Edital elaborado há quatro anos considerou uma demanda bem acima da atual realidade: são 50 mil passageiros a menos por mês.

Quando a Prefeitura realizou os estudos para elaboração do edital do transporte coletivo urbano em Francisco Beltrão, em 2014, ainda não havia a chamada bilhetagem eletrônica. As passagens eram de papel e alimentavam um mercado paralelo que a licitação não considerou: os vales-transportes eram comprados pelas empresas e fornecidos aos trabalhadores, que muitas vezes trocavam os “passes” por combustível ou os revendiam a um preço bem abaixo do cobrado na catraca. Em alguns casos, as fichas voltavam para as empresas de ônibus por uma fração do valor que eram comercializadas.

§ **REGISTROS**:
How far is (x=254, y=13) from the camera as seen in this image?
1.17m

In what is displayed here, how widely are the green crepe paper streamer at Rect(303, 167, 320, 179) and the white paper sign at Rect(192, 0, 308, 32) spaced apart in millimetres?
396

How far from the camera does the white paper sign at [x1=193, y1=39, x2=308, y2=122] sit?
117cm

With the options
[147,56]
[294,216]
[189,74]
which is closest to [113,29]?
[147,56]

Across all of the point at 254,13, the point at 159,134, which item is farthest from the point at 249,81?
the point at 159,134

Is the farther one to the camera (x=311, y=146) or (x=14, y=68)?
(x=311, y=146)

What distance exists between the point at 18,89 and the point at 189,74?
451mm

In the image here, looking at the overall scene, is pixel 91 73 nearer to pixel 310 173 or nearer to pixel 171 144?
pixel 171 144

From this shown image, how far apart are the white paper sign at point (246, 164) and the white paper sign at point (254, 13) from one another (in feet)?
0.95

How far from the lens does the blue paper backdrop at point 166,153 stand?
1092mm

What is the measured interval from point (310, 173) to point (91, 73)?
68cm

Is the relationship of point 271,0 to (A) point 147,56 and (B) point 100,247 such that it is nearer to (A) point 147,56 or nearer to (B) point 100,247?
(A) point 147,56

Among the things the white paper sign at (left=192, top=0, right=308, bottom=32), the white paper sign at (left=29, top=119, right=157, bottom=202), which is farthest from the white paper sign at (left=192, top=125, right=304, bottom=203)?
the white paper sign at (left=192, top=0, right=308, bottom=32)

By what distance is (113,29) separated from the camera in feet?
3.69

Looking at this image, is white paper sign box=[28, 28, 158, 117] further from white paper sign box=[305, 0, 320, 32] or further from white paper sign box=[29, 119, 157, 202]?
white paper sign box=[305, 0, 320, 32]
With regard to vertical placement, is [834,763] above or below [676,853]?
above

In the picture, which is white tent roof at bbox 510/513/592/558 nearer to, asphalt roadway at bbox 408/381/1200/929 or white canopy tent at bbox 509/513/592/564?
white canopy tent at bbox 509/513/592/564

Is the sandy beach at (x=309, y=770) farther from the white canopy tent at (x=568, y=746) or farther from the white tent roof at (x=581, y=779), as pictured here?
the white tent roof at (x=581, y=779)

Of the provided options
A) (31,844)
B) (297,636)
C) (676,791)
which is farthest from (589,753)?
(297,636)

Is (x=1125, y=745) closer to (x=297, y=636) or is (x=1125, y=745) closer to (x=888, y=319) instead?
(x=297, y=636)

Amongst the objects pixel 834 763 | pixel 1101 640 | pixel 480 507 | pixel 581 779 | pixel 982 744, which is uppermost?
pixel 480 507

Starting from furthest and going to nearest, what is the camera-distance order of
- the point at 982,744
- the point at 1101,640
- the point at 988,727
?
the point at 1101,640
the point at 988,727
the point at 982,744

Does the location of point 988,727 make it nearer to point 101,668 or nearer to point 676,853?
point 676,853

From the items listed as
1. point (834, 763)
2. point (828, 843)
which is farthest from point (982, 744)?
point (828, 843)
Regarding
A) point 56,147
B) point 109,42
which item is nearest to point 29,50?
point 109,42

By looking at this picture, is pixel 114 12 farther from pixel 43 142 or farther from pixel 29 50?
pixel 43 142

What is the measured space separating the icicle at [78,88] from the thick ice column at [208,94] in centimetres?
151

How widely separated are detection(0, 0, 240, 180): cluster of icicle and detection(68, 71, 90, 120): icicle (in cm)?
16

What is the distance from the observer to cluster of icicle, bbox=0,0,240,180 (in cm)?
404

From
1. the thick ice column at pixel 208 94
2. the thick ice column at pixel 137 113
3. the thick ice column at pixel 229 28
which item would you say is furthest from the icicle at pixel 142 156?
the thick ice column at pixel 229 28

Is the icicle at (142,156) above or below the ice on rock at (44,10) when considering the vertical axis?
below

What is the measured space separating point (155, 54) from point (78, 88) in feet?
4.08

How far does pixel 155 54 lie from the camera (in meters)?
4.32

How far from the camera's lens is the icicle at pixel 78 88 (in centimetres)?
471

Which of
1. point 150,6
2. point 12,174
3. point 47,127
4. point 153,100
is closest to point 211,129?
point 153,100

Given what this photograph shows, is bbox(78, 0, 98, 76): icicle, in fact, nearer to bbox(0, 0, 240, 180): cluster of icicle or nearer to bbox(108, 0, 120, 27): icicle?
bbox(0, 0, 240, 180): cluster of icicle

§ **OBJETIVO 1**:
De acordo com o trecho, em que ano a Prefeitura realizou os estudos para elaborar o edital do transporte coletivo urbano em Francisco Beltrão?
§ **OBJETIVO 2**:
Transcreva do trecho a passagem que começa nas palavras "Quando a Prefeitura" e termina depois das palavras "que eram comercializadas.".

§ **RESPOSTA 1**:
Em 2014.

§ **RESPOSTA 2**:
Quando a Prefeitura realizou os estudos para elaboração do edital do transporte coletivo urbano em Francisco Beltrão, em 2014, ainda não havia a chamada bilhetagem eletrônica. As passagens eram de papel e alimentavam um mercado paralelo que a licitação não considerou: os vales-transportes eram comprados pelas empresas e fornecidos aos trabalhadores, que muitas vezes trocavam os “passes” por combustível ou os revendiam a um preço bem abaixo do cobrado na catraca. Em alguns casos, as fichas voltavam para as empresas de ônibus por uma fração do valor que eram comercializadas.